[Chart comprehension data]
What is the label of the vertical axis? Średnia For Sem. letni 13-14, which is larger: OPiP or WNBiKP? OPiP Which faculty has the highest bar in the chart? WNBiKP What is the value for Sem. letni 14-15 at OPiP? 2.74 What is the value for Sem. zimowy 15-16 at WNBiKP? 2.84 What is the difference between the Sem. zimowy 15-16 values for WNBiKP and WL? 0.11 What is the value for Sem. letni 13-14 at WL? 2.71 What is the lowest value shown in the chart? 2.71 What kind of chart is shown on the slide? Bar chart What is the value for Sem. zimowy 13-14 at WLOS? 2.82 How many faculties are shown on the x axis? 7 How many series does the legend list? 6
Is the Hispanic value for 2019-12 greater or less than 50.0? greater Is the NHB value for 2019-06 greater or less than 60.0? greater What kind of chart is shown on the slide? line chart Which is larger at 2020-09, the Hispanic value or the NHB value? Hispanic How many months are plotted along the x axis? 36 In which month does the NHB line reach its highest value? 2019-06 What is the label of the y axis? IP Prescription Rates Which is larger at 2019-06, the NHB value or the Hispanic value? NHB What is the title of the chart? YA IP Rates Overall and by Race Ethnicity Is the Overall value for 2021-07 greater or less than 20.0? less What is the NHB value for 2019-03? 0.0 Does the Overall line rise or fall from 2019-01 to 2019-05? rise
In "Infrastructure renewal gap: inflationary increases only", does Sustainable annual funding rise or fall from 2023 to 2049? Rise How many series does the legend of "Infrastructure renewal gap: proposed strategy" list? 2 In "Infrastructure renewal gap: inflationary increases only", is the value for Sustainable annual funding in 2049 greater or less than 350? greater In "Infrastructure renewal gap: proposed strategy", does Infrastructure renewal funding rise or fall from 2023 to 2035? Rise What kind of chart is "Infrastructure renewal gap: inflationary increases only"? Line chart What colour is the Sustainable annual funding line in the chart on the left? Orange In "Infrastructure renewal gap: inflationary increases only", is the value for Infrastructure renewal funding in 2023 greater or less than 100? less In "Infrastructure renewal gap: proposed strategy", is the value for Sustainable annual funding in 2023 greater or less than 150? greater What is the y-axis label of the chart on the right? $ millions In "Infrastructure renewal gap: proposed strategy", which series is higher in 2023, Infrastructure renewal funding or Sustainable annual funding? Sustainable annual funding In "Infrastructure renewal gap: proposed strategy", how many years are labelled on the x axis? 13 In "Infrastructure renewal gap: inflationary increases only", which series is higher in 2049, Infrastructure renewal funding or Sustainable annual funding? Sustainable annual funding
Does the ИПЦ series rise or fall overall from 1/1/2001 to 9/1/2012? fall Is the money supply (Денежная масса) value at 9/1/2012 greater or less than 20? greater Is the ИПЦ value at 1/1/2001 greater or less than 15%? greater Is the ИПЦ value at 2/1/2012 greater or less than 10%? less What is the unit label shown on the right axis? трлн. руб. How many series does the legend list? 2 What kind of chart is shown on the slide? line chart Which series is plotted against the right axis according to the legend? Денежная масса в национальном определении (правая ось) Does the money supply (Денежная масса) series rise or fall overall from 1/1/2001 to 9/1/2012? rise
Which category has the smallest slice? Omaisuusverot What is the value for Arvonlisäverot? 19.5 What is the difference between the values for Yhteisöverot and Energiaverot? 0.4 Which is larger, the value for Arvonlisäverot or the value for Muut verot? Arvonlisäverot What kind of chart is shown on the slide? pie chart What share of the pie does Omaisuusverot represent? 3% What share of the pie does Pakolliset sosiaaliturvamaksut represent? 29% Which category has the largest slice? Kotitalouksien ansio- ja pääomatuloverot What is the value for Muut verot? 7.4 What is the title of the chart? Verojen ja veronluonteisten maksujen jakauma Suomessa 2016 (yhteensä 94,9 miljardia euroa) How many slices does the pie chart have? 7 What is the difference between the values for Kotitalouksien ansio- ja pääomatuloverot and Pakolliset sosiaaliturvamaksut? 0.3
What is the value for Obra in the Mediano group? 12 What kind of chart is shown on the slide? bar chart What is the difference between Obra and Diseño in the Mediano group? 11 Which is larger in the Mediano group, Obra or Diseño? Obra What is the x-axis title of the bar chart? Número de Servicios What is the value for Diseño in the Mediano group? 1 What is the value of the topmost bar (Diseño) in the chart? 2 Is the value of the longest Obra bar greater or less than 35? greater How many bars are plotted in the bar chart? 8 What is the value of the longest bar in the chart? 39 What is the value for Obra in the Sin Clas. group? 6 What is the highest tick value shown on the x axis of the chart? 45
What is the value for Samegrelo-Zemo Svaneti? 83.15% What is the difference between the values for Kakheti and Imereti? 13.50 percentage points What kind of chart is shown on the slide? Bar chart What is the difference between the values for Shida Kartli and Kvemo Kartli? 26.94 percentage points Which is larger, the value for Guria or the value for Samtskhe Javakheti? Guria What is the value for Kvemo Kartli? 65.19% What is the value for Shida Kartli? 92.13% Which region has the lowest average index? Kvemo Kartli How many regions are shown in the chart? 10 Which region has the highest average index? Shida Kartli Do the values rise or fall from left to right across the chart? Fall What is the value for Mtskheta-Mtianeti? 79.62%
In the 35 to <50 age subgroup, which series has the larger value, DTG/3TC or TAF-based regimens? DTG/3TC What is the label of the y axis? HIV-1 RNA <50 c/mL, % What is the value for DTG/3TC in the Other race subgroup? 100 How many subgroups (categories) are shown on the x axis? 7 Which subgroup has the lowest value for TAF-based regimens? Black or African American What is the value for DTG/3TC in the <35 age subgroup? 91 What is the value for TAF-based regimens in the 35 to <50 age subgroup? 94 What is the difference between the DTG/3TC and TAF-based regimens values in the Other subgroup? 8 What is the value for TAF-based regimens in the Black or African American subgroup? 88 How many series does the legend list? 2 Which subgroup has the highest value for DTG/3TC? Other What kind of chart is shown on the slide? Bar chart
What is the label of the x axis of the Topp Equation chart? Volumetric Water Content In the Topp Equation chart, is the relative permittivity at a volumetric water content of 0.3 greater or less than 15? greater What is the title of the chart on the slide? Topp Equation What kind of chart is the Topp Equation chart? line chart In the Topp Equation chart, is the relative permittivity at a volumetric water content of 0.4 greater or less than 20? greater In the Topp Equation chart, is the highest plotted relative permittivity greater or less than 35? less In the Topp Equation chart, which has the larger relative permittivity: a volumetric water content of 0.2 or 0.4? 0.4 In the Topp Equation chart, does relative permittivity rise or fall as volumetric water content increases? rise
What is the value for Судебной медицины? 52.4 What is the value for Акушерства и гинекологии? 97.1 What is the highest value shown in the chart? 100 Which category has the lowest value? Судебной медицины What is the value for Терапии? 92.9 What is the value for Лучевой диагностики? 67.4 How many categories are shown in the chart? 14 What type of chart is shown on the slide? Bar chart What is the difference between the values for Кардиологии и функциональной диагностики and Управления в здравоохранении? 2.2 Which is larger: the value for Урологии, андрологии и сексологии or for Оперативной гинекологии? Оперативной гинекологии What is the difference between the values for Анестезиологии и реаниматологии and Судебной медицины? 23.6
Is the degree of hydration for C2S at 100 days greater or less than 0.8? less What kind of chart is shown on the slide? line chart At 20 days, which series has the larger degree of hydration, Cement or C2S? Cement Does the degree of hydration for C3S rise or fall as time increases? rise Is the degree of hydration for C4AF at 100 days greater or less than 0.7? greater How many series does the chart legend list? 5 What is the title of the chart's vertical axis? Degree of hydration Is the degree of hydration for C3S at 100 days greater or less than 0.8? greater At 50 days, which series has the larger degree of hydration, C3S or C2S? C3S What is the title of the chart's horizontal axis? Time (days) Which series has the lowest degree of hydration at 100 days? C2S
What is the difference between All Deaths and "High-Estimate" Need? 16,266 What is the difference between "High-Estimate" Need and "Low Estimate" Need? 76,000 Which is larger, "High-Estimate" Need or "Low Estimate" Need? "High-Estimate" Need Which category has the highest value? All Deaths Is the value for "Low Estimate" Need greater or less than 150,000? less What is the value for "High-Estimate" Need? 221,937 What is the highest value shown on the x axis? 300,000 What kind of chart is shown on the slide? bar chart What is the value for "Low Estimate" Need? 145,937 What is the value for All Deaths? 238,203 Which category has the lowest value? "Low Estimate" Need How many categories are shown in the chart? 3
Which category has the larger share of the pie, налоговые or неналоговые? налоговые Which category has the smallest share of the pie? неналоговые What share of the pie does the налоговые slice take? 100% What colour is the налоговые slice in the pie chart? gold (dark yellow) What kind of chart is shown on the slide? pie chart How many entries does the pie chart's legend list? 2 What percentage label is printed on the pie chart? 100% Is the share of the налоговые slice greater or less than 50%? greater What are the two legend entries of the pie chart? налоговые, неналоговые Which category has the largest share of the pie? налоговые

■ To do: Return the lines of the listing unchanged, from its first line through the line holding "Is the Hispanic", including both.

■ Solution to the exercise:
What is the label of the vertical axis? Średnia For Sem. letni 13-14, which is larger: OPiP or WNBiKP? OPiP Which faculty has the highest bar in the chart? WNBiKP What is the value for Sem. letni 14-15 at OPiP? 2.74 What is the value for Sem. zimowy 15-16 at WNBiKP? 2.84 What is the difference between the Sem. zimowy 15-16 values for WNBiKP and WL? 0.11 What is the value for Sem. letni 13-14 at WL? 2.71 What is the lowest value shown in the chart? 2.71 What kind of chart is shown on the slide? Bar chart What is the value for Sem. zimowy 13-14 at WLOS? 2.82 How many faculties are shown on the x axis? 7 How many series does the legend list? 6
Is the Hispanic value for 2019-12 greater or less than 50.0? greater Is the NHB value for 2019-06 greater or less than 60.0? greater What kind of chart is shown on the slide? line chart Which is larger at 2020-09, the Hispanic value or the NHB value? Hispanic How many months are plotted along the x axis? 36 In which month does the NHB line reach its highest value? 2019-06 What is the label of the y axis? IP Prescription Rates Which is larger at 2019-06, the NHB value or the Hispanic value? NHB What is the title of the chart? YA IP Rates Overall and by Race Ethnicity Is the Overall value for 2021-07 greater or less than 20.0? less What is the NHB value for 2019-03? 0.0 Does the Overall line rise or fall from 2019-01 to 2019-05? rise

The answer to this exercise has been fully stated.